In his story of the dancer Lila, Khyentse Norbu shows her first in the forest, flirting with a statue of Krishna, kissing his painted blue lips, and later showing off to him some of her new Bollywood dance moves. The film’s cinematography suffuses the viewing experience with outsized shadows and luscious jewel tones, a common trope in Indian film that here suggests an allegorical world where the Indian gods effortlessly connect with Lila’s earthly endeavors.

Again and again, the film lingers on the breathtaking complexity of classical Bharatnatyam dance, which Lila is learning from her mother. In what would seem like an impossible maneuver, this dance, as the central metaphor of the film, weaves together moods and emotions that are seemingly at odds—discipline and transgressive disarray, devotional surrender and a sly, amorous gaze. In one superbly acted sequence, Goswami’s expressive eye and hand gestures flicker between such contrapuntal emotions, at once suggesting effortless concentration and casual command. Like Krishna, however, Lila’s innocent flirtations have an edge, and her life story veers unexpectedly when her landlord Prakesh (Pankaj Pawan) is drawn into her spell. As Prakesh becomes increasingly attracted to Lila, we see her begin to wonder about her chances of negotiating a marriage into the aristocracy.

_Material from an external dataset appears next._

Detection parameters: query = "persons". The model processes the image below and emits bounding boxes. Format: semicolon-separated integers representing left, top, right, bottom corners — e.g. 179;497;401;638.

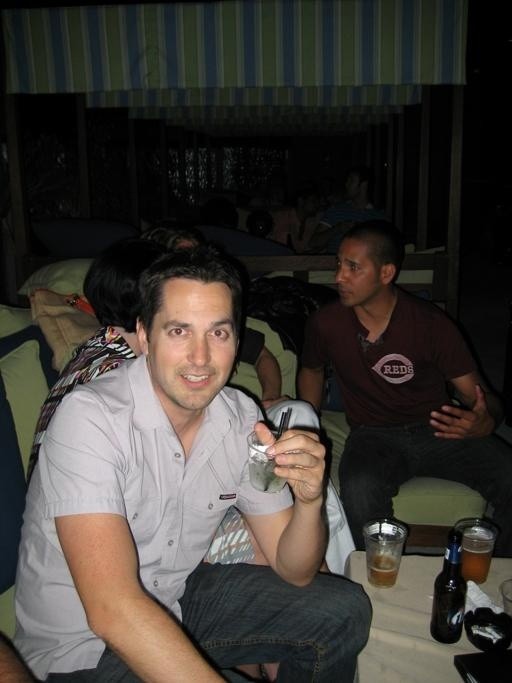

Meanwhile, a low-caste Muslim boy named Shyam (Devesh Ranjan) wants to learn how to sculpt Hindu statues, hoping to become famous and thereby escape the arbitrary oppression we see in his unhappy village life.

The subplot of Lila and Shyam’s romance, adapted from a short story by the writer Sunil Gangopadhyay, is highlighted by the naturalistic acting in the film and runs parallel with Lila’s seductive maneuvers with Prakesh. Shyam asks her to model for his statue of the goddess Sarasvati, and as he learns the shape of Lila’s body, she begins to envision him as Krishna in a high-energy stylized sequence in which the luminous blue god drifts his fingertips through water. Devotional play thus serves the purpose not only of furthering the plot but also of showing us how impossible it can be to remain one and the same person. By the end of the film, Lila’s mischievous impulses to disobey caste and religious codes have consequences, both for herself and for her transgressive relationship with Shyam. We are led to believe that by lila Norbu is referring not to play as we know it in its superficial expression of fun, but to that fragile, fluctuating center that leads to the rejection of usual limitations. “I cannot be arrogant and say that my films have profound messages of the Buddha,” says Rinpoche in a 2013 interview with The Times of India. “But there might be unintentional messages,” he adds—a bit mischievously.

The god Krishna is said to draw his devotees into a state of consciousness through which one may experience the world itself in its true form as divine play, a play of illusions that has real consequences. What happens if a Buddhist teacher plays at becoming a filmmaker? Could a Muslim boy become a sculptor of Hindu statues? Could a temple dancer wed an aristocrat? Vara: A Blessing teases us with the problem of these seemingly impossible questions, which come from fixed categories of sociopolitical consciousness. What is at stake here, for Khyentse Norbu and for us, is the extent to which filmmaking can offer a reorientation of consciousness, not only for the individual but on a collective level as well. In what ways might our perceptions themselves, through radical experimentation, become sites of social and personal evolution? Just play with me, Lila would say, with her quicksilvering smile.